The idea for GradeWhiz was sparked in a Cornell data science course. While the teaching team enjoyed supporting students during lectures and office hours, the grading proved repetitive and inefficient. 

“I’d be starting my next assignment without even knowing how I did on the last one,” Bohun said. “From both the student and teacher perspective, the process was broken.”

GradeWhiz’s platform leverages AI and computer vision to evaluate different mediums of student work, from handwritten notes and diagrams to tables and graphs. Once limited to structured assignments with QR codes and designated writing spaces, the technology has already evolved to handle a much wider range of student work.  

“Now, students can submit almost anything — scanned notebook pages, PDFs, even slide decks — and we can grade it,” Bohun said.

The system currently boasts a 97 percent accuracy rate, with fewer than 3 percent of assignments requiring manual intervention, according to Bohun. On average, assignments are graded in two days, significantly faster than the turnaround time for most TAs or professors.

This growth hasn’t gone unnoticed. GradeWhiz has expanded beyond Cornell, with deployments in courses across several colleges, including Penn State, Drew University, Hunter College, Syracuse University,  Cal Poly Humboldt, Alfred University and Occidental College. Recently, the company has begun expanding into the K–12 space, where overworked teachers often handle grading late into the night and on weekends.

YC’s support has been instrumental. After three attempts, GradeWhiz was finally accepted into the prestigious startup accelerator. 

“We applied once with a basic idea, and again after some progress. But by the third time, we had real traction and a working product,” Bohun said. “YC isn’t about nailing the interview, it’s about building something that people genuinely want.”

Through YC, the GradeWhiz team gained access to weekly guidance from Tom Blomfield, founder of Monzo Bank, and met leaders like OpenAI’s Greg Brockman, Airbnb’s Brian Chesky and Twitch co-founder Michael Seibel. 

“The network is life-changing,” Bohun said.

Though the product is still in development, major technical hurdles have largely been overcome.

 “A few years ago, AI couldn’t handle handwritten input,” Bohun explained. “Now, we’re at the point where we can process virtually any student submission.” According to Bohun, the current focus is to keep improving the experience for users while expanding the platform to meet rising demand. 

When asked about academic integrity and bias, Bohun emphasized that GradeWhiz may offer an improvement over human grading by eliminating bias.

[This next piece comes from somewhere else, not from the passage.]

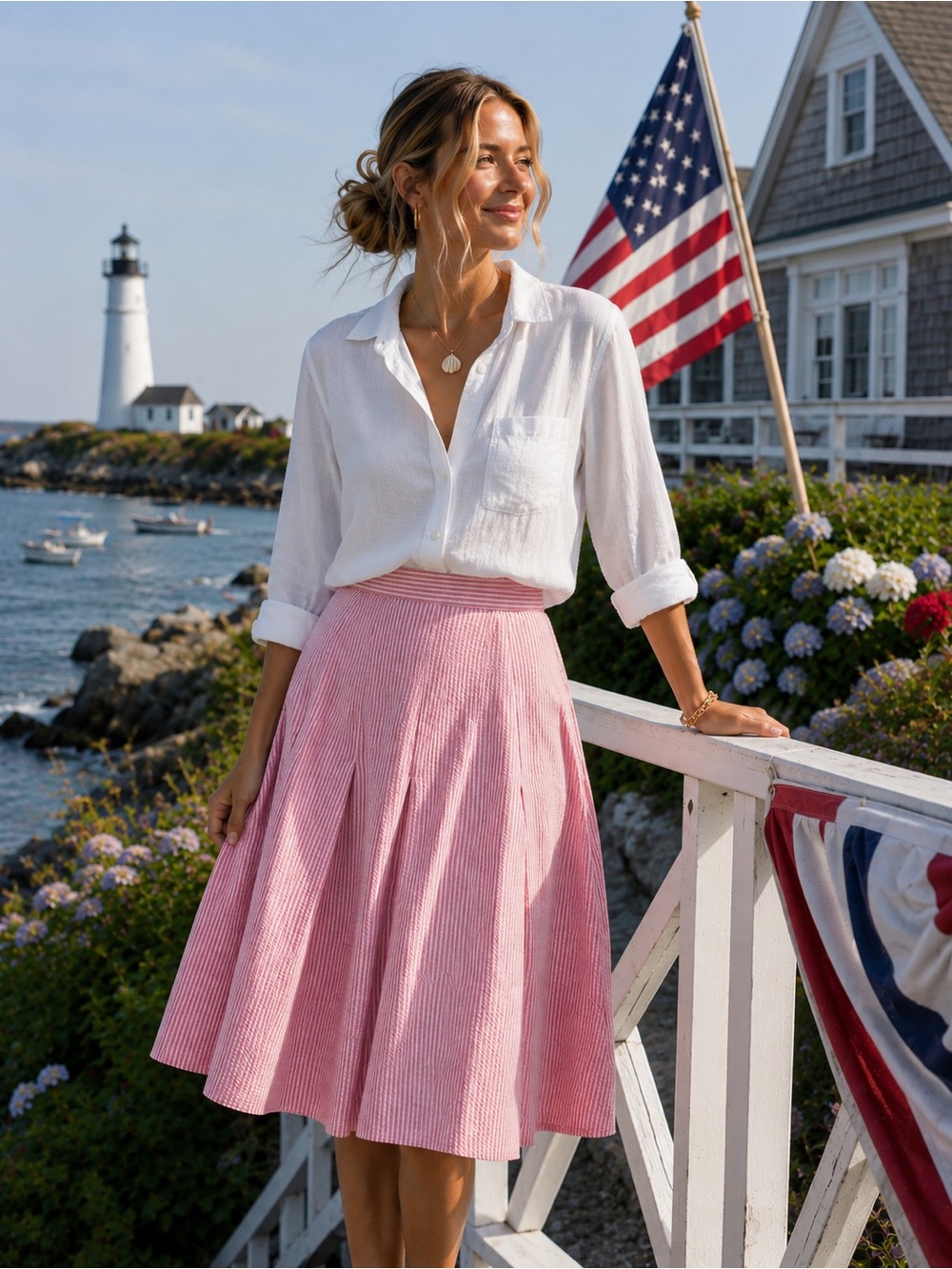 Southern Lady Pink White Strpied Cotton Seersucker A-Line Skirt Size 12 Side Zip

“AI doesn’t know which student it’s grading. That removes unconscious bias from the equation,” Bohun said. “And we work under strict zero-data retention agreements, so student work isn’t stored or reused.”

While the grading automation market is still in its infancy, GradeWhiz sees its main competition not in other startups, but in the pen-and-paper systems many teachers still use. However, Bohun thinks that Gradewiz is “way ahead of paper.”

In the next five to ten years, the team envisions GradeWhiz as the go-to AI assistant for teachers everywhere, allowing educators to “focus on what really matters: teaching, mentoring, and connecting with their students.”  Everything else, we’ll handle.”

As artificial intelligence continues to evolve, the team sees tools like GradeWhiz not as replacements for teachers, but as allies, streamlining routine tasks so that educators can focus on what really matters: connecting with students.  And so, what started as a TA’s inconvenience could reflect the future of education.